# trapper_2



## carp_killer (Nov 24, 2006)

this is not the person most of you guys no as trapper_2 this is his grandson i am notifying you guys since most of his posts were here that trapper_2 has passed away but i will continue to use his account on this site i have no were near the experience he did but have trapped with him since i was old enough to remember so hi everyone only reason i wanted to post this is so you all dont get confused since im sure he offered alot of advice to everyone and i will prolly not be doing that all so much as all i no about trapping he taught me


----------



## smitty223 (Mar 31, 2006)

I'm very sorry to hear that. My sympathy goes out to your family.

Smitty


----------



## spank (Feb 4, 2007)

sorry to hear that


----------



## ND trapper (Nov 14, 2006)

I'm soory for your loss. My prayers go out to you and your family.


----------



## carp_killer (Nov 24, 2006)

thanks for the support guys this trapping season just wont be the same around here without him at the trapping meet last week i bet i had 10 people ask me why he wasnt there everyone liked how he wouldnt trap the way everyone else did if anybody here noes how we trap most of our coyotes you no what i mean but i plan on running the mink line that he already had planned out for this season since mink were always his favorite


----------



## smitty223 (Mar 31, 2006)

He'll still be with you in spirit along every step of the line. Once season starts, you'll realize what I mean.

Smitty


----------

EXTRACTED MATERIAL

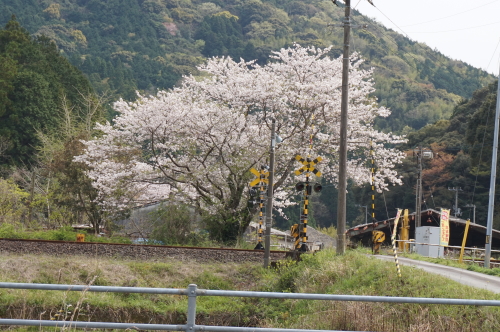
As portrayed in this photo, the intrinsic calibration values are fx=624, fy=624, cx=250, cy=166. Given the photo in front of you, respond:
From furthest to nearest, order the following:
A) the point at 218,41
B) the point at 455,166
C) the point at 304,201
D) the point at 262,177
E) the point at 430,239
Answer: the point at 218,41 → the point at 455,166 → the point at 430,239 → the point at 262,177 → the point at 304,201

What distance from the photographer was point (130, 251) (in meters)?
20.5

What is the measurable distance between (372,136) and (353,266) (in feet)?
42.0

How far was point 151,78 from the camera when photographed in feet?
360

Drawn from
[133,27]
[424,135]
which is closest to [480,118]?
[424,135]

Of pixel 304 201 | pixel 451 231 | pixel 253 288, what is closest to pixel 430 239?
pixel 451 231

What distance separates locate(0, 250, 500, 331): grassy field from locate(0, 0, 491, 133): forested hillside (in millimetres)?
75510

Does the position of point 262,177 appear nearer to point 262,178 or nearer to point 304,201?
point 262,178

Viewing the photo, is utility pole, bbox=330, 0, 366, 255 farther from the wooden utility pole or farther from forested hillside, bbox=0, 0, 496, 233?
forested hillside, bbox=0, 0, 496, 233

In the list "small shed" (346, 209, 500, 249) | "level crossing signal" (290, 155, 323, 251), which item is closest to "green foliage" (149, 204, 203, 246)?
"level crossing signal" (290, 155, 323, 251)

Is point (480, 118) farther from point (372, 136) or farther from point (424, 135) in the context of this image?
point (372, 136)

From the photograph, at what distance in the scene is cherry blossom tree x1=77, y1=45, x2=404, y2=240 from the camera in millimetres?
26109

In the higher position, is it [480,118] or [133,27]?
[133,27]

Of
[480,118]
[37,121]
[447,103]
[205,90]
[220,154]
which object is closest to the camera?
[220,154]

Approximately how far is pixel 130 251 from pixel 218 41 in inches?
4969
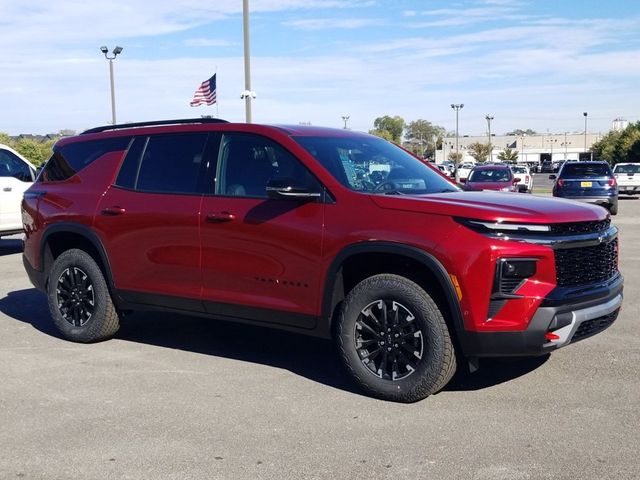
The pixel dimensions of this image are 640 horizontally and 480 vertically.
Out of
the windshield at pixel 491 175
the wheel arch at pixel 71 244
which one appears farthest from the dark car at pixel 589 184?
the wheel arch at pixel 71 244

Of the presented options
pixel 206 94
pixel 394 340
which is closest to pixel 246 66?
pixel 206 94

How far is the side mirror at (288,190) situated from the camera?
5.29m

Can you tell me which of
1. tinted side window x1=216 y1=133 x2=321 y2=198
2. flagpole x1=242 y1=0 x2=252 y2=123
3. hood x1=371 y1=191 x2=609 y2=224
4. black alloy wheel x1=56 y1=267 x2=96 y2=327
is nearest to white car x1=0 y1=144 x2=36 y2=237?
flagpole x1=242 y1=0 x2=252 y2=123

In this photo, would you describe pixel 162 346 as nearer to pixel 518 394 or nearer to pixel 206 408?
pixel 206 408

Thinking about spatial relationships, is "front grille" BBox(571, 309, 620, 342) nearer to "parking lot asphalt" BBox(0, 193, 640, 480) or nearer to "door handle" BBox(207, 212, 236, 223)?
"parking lot asphalt" BBox(0, 193, 640, 480)

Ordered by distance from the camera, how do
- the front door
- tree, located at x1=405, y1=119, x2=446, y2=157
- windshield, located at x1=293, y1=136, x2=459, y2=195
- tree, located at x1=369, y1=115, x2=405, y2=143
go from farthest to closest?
tree, located at x1=405, y1=119, x2=446, y2=157
tree, located at x1=369, y1=115, x2=405, y2=143
windshield, located at x1=293, y1=136, x2=459, y2=195
the front door

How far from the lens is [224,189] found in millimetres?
5930

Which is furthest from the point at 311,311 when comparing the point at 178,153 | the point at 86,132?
the point at 86,132

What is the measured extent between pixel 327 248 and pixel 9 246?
11.4 m

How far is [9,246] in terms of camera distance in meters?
14.9

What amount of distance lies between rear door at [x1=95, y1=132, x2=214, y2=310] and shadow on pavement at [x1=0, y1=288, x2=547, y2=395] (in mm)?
742

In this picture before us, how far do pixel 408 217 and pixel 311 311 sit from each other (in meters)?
1.01

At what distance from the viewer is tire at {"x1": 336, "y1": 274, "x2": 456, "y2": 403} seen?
493cm

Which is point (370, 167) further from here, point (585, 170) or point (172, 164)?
point (585, 170)
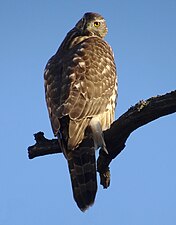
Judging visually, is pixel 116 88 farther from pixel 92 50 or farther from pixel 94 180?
pixel 94 180

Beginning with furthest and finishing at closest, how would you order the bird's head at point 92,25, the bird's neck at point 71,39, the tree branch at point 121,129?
1. the bird's head at point 92,25
2. the bird's neck at point 71,39
3. the tree branch at point 121,129

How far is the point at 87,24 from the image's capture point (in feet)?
29.9

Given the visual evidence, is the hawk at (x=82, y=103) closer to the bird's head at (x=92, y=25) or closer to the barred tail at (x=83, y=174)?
the barred tail at (x=83, y=174)

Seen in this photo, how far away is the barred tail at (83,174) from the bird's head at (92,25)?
256 cm

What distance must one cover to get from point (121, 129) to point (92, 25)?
295 centimetres

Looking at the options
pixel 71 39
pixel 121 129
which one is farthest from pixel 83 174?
pixel 71 39

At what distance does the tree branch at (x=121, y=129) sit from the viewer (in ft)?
20.5

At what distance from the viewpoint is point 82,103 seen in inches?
284

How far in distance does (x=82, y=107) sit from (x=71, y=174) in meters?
0.77

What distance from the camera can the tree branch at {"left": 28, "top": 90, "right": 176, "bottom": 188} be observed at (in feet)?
20.5

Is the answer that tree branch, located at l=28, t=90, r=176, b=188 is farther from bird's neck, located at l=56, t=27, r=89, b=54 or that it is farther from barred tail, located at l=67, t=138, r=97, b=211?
bird's neck, located at l=56, t=27, r=89, b=54

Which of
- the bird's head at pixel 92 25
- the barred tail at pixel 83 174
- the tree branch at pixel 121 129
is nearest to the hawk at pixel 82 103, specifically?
the barred tail at pixel 83 174

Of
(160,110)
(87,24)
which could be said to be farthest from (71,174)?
(87,24)

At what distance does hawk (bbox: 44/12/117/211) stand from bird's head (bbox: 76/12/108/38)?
57cm
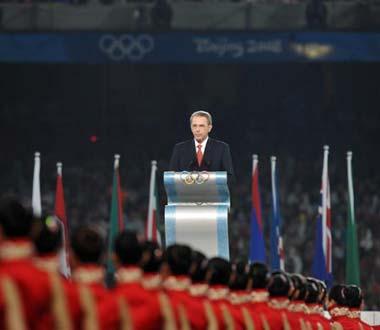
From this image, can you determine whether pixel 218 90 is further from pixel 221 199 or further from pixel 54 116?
pixel 221 199

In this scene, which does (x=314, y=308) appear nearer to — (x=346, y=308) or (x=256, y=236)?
(x=346, y=308)

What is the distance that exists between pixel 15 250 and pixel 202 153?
8.15m

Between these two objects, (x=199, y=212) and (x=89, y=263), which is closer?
(x=89, y=263)

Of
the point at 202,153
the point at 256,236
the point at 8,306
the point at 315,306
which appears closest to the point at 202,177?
the point at 202,153

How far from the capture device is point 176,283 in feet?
35.3

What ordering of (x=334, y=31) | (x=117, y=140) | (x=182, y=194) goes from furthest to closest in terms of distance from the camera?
(x=117, y=140), (x=334, y=31), (x=182, y=194)

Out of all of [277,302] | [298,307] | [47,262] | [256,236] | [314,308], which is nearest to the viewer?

WRITTEN TASK 1
According to the forum thread, which line does carp_killer plan to run this season?
WRITTEN TASK 2
Extract every line of the records that contains the word "millimetres".

CORRECT RESULT 1
The mink line that trapper_2 had already planned out for this season.

CORRECT RESULT 2
What distance separates locate(0, 250, 500, 331): grassy field from locate(0, 0, 491, 133): forested hillside (in millimetres)?
From the photograph, at what distance in the scene is cherry blossom tree x1=77, y1=45, x2=404, y2=240 from the camera in millimetres?
How far from the lens is [224,189] found in millimetres?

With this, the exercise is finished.